There are hundreds of techniques for ramping up revenue numbers if you own a small business. In fact, it’s much easier to manipulate income when your organization is small. Once you reach a certain size, it’s nearly impossible to obtain the kinds of percentage gains you can get while you’re new and still growing. It’s simple math. If company XYZ, a new, micro-business, posts first-year revenue of $45,000 and second-year revenue of $90,000, there’s been a 100 percent increase in the dollar amount. No Fortune 500 firm could ever dream of pulling off something like that. A five or ten percent revenue growth figure is considered pretty amazing, but 100 percent? It just doesn’t happen.
All these great possibilities are the result of being new, not to mention small. When you’re a tiny entity and add 20 new customers, it’s relatively easy to double or even triple first-year financial figures. This same phenomenon is the reason so many startups try multiple approaches for building revenue, profits, and sales volume. The potential is virtually unlimited. Here are some of the most effective strategies for bumping up all the numbers that matter.
Give Speeches and Hold Webinars
When you put yourself out there in the community and offer to do unpaid presentations on topics you know about, you’re turning yourself into an accepted expert in the field. It’s easy enough to do the exact same thing in an online environment by offering free webinars to interested parties. Consider using your email list or buying a list and sending out invitations. Once the accept rate is where you want it to be (30 attendees for a webinar is about the minimum to make your time investment worth it), give an excellent presentation, take questions, and collect contact data from walk-ins. After you do a few of these, especially the in-person ones, you’ll get the hang of it and will find your voice, as acting coaches say.
Understand Search Intent
Any entrepreneur can multiply revenue with intent SEO methods. What are those? Most everyone knows about search engine optimization (SEO), but few comprehend the power of intent SEO methods. Of course, both approaches are about bringing traffic to your site. That’s a given. But what happens to those elusive visitors once they arrive? Unless they make a purchase and add to overall revenue growth, they’re just warm bodies who appear and quickly disappear.
SEO is not only about putting your content at the top of search results. You need to be able to convert some of those visitors into paying clients. Intent SEO from Granwehr.com does just that, and it does so by studying the intentions of visitors. When you understand why someone came to your home page, it’s much easier to convert the visit into revenue. People are usually either looking for information, wanting to make a purchase, researching a product, or trying to find a particular website. When you tailor landing page content for one or more of those specific groups, your SEO efforts are much more likely to pay off.
Build a Network
Never stop networking.
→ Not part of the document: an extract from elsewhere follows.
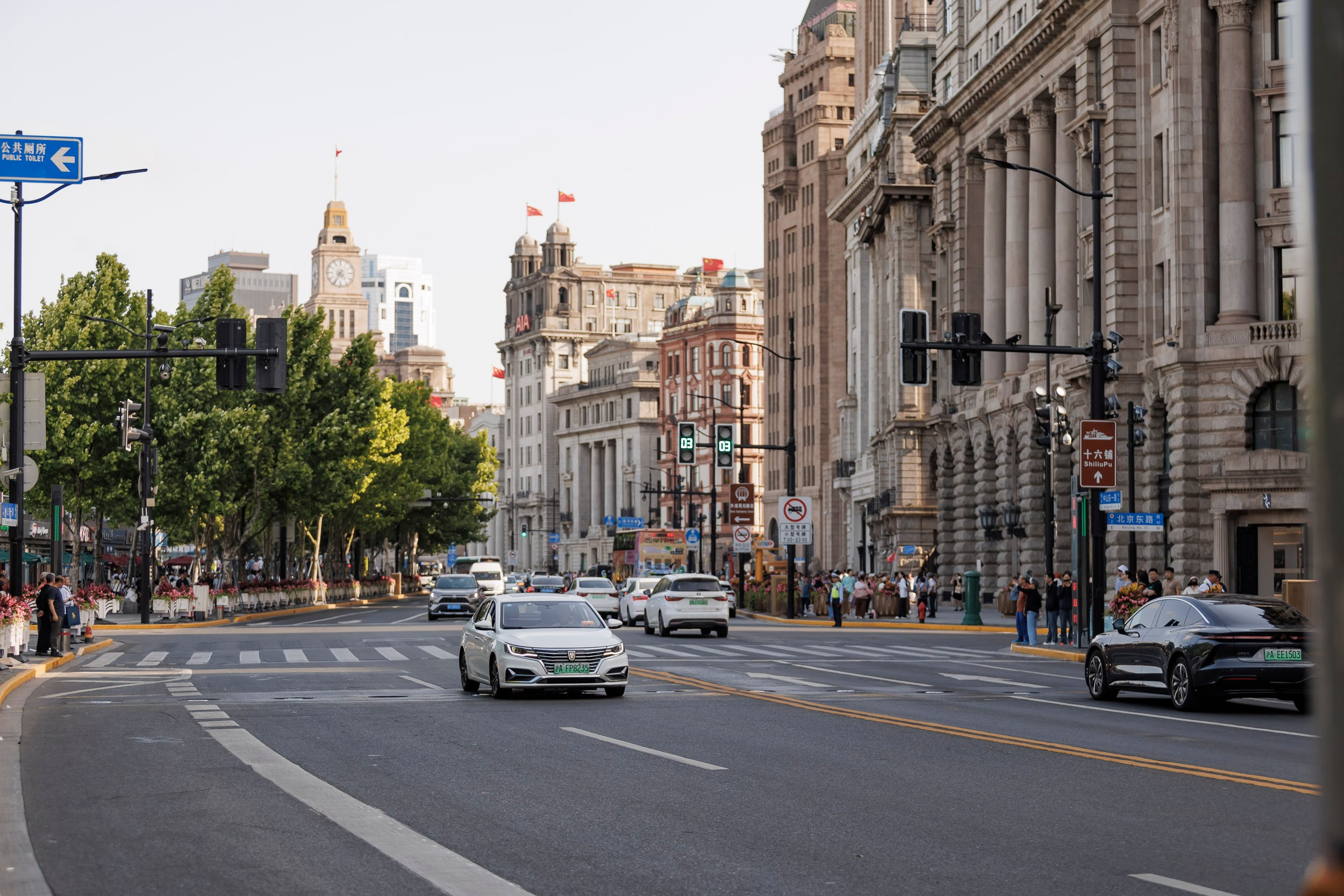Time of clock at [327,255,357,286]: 4:35
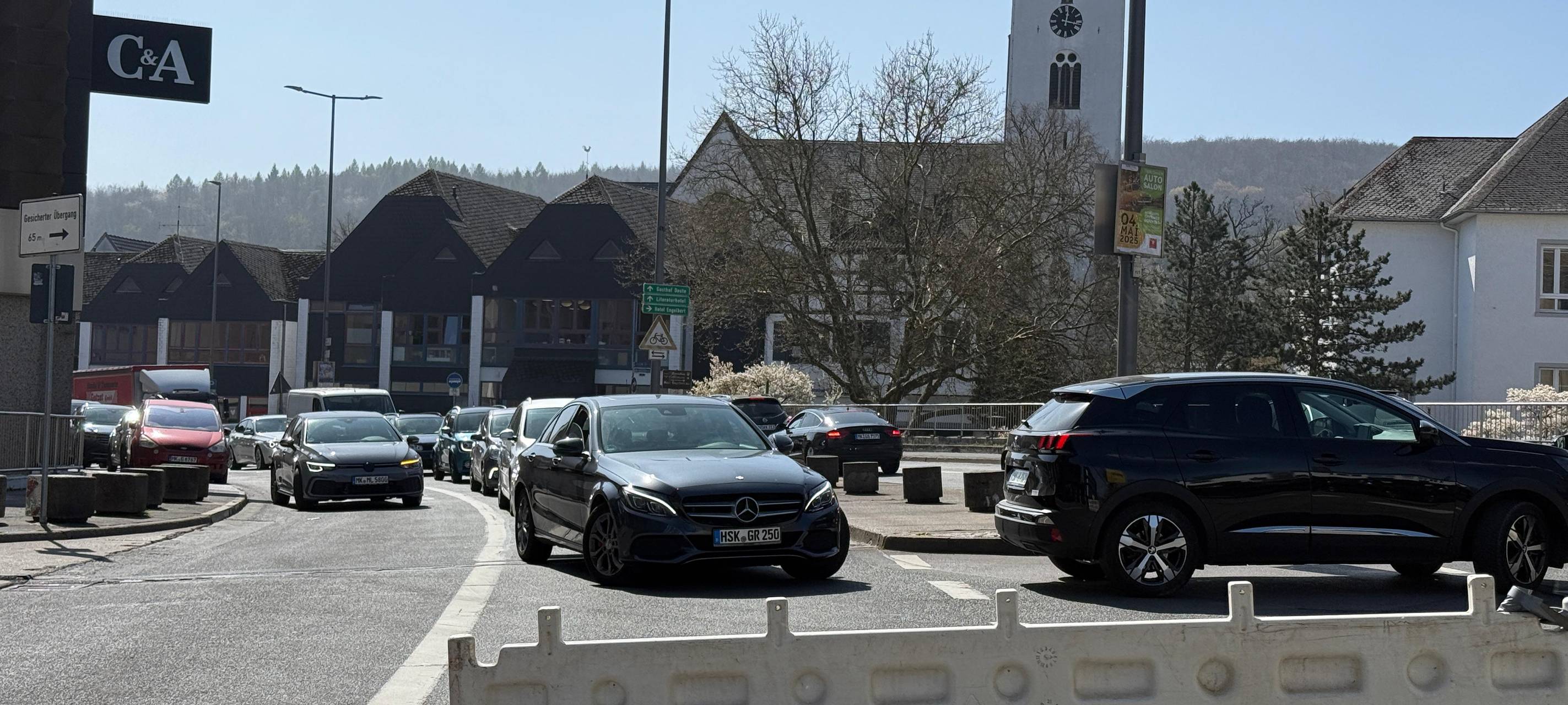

From the day you make the decision to open the doors, begin creating a relevant, useful network. Include anyone who has a passing interest in what you do or offer. Also include vendors, financial contacts, local business owners who might make good long-term partners, personal contacts, and more. If you are an active marketer, you’ll always be adding names to your network master file. Every so often, go through all the contacts in the file an categorize them in a meaningful way.
Give Items Away
Free samples are one if the most effective ways of bringing new clients to your door. It can also be one of the costliest ways, so be careful how much you give away and whom you give it to. Always carefully target special offers, discounts, and freebies. If, for example, you sell electric bicycles, think about using a promotional tie-in event in which you donate one or two bikes to needy local organizations to use in raffles or fund-raisers.
Use Email Campaigns
One of the oldest and most reliable ways of attracting business is an email campaign. Even more than two full decades after the first large-scale e-campaigns took off, companies of all sizes continue to use this common way to contact and bring in fresh customers. The beauty of this technique is that it’s both simple and free. Base your efforts on an address database, being careful to categorize names and not overlap promotional content. Send free offers and discounts to some, informational newsletters to others, and redeemable coupons to another group. There are hundreds of ways to slice and dice an email list for marketing purposes, so don’t ignore the potential of this low-cost approach to boosting the bottom line.
Write or Buy Content
Good content is the engine behind most marketing strategies. Whether its short-form ad copy, blog posts, articles, guest posts, reports, product reviews, or e-books, creating or purchasing excellent content will drive your profits higher. If writing is not your thing, hire someone to do the job for you. Compare prices, give try-outs to several writers, and then decide on one to use for long-term work.
Pay for Referrals
Make it clear to every one of your current customers, vendors, and key contacts that you are willing to pay for referrals. There are many ways to structure the payment. Some owners offer a flat fee to anyone who refers a new customer. Others take a more frugal approach by rewarding not with cash but with a percentage-off coupon on future services or products. It’s up to you, but just remember to be clear about how the payment works and what has to happen for it to kick in.
Be Smart with Business Cards
Avoid the temptation to overuse business cards. Instead, give them to people who have potential to drive customers to your door. Cards are relatively inexpensive, but it’s worth paying more for high-quality pieces that are memorable, look professional, and display your contact information prominently.